Jung never intended his attitude or function 'readings' to be airtight explanations of a personality; their purpose was to make psychologists conscious of and cautious about human difference. As the psychologist James Hillman puts it in an essay called 'The Dark Side of Typing,' applying Jung's system leads to a useful 'psychological relativism.' In other words, rather than creating boxes for people's heads, selves, or souls, typing has the potential to mobilize humane skepticism about one-size-fits-all psychology.
Rightly used, typing is not stereotyping.

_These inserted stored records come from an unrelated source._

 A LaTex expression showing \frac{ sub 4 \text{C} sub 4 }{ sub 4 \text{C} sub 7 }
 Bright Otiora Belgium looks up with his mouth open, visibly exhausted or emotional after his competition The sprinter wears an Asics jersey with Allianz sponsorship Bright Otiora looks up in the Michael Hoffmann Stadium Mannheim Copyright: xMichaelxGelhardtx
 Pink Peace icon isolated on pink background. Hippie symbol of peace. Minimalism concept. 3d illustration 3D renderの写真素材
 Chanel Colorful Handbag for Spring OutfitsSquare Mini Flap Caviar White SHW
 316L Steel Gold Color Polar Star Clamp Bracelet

It's not science, either, but rather a humane corrective to science that, like literature and art, draws on age-old human wisdom and close observation of our fellow creatures to say: The human world is not just a hospital of symptoms but also a mandala of possibilities, tendencies, and talents, all of which are necessary and valuable. Your type, my type, is not a pigeonhole or a destiny but a contribution to the human whole. This is, of course, a spiritual insight. It makes us more likely to see the body of humanity as the body of Christ, the Universal Consciousness, or what you will.
Now that I know what my own type is -- Soul Type Six, Enneagram Type Six, endomorph, INFP -- and how my type fits into the greater scheme, I have a new perspective on my colleagues, especially in meetings. Rather than a roomful of neurotics who simply refuse to conform to my standards of How People Should Be, they're folks who bring widely varying gifts to the conference table (a stubborn practicality, a careful sense of intellectual responsibility, a visionary ability to leap). It's also made me more willing to see some of my wife's 'foibles' as contributions to our relationship, and more likely to examine my occasional discomfort with them as a function of my own characteristics.

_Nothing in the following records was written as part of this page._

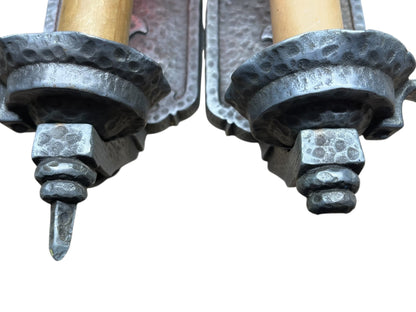 Bare bulb 4 + 1 Hammered Wall Sconces Storybook or Spanish Revival Mission Style #2598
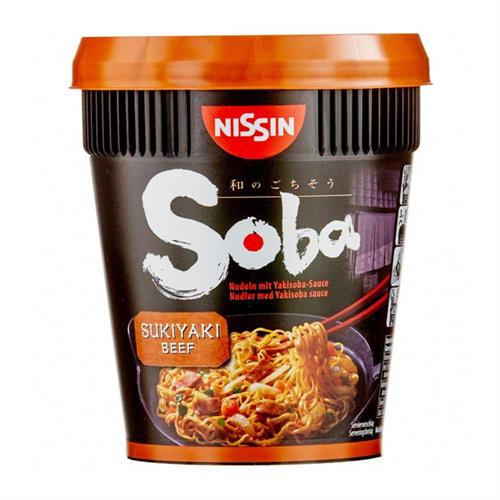 NISSIN CUP SOBA SUKIYAKI BEEF - NOODLES ISTANTANEI 8x89g (UT)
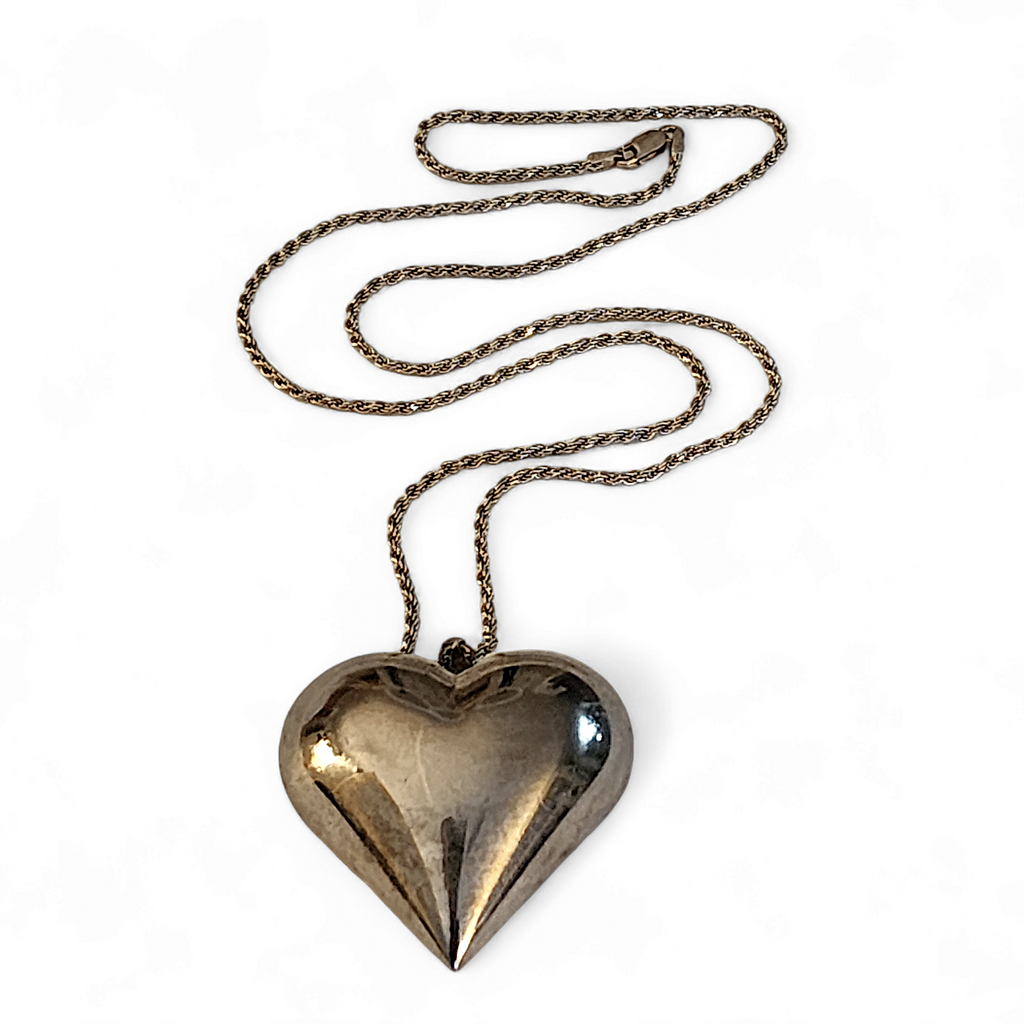 Sterling Silver Large 3D Puffy Heart Rope Chain Vintage Necklace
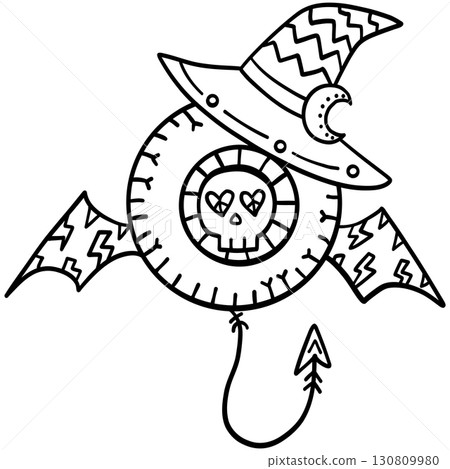 halloween illustration. Halloween-themed balloon with skull, wings, witch hat, and devil tail. 130809980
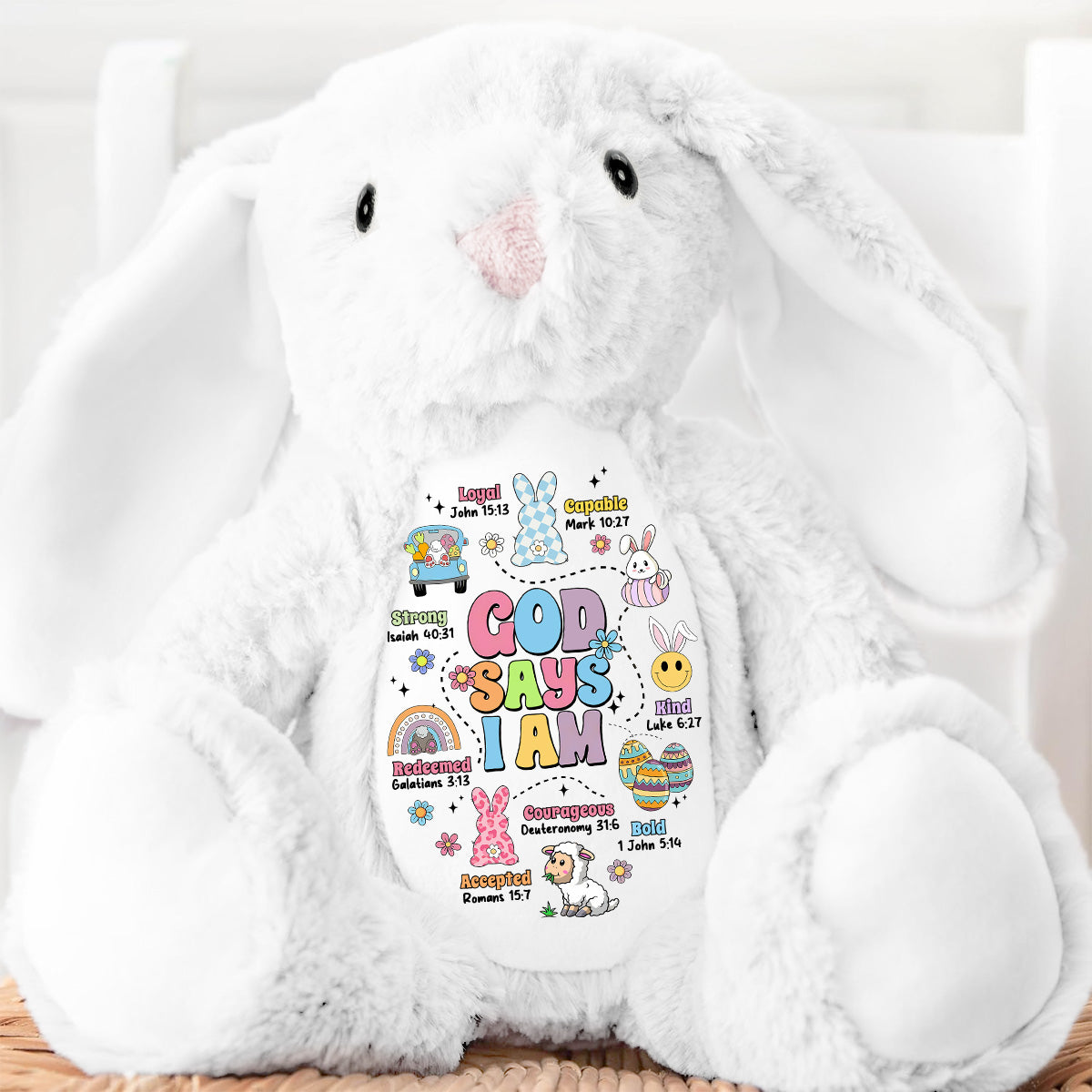 God Says I Am - Personalized Stuffed Bunny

Understanding typing systems also fosters healthy conversation and connection -- an unexpected benefit. It's difficult to talk about idiosyncrasies, boring to talk about big, vague psychological generalities, and tiresome to exchange symptoms. But exploring my type and yours -- two essentially healthy and valid ways of being human -- is almost endlessly fascinating and useful.

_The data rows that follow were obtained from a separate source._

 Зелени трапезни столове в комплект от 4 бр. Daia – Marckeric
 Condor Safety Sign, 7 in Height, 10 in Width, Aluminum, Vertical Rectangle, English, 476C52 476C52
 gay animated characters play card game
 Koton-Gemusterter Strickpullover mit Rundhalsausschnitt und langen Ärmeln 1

I'm even beginning to imagine a time when an appreciation of types could influence public discussion. What if every type in every typology you could imagine had an equal, and equally honored, role to play in work for social change? The sensitive Myers-Briggs INFP could, in his or her quiet way, help connect people to one another or write a powerful poem, and be seen as just as necessary to the new world as the worldly Enneagram-Type-Eight politico or the passionate Type One idealist. Wouldn't it be endlessly energizing if all the types began to see that they need each other's energies and insights in order to live fully? Then, I believe, we would all be out of our boxes.
Jon Spayde is a senior editor of Utne.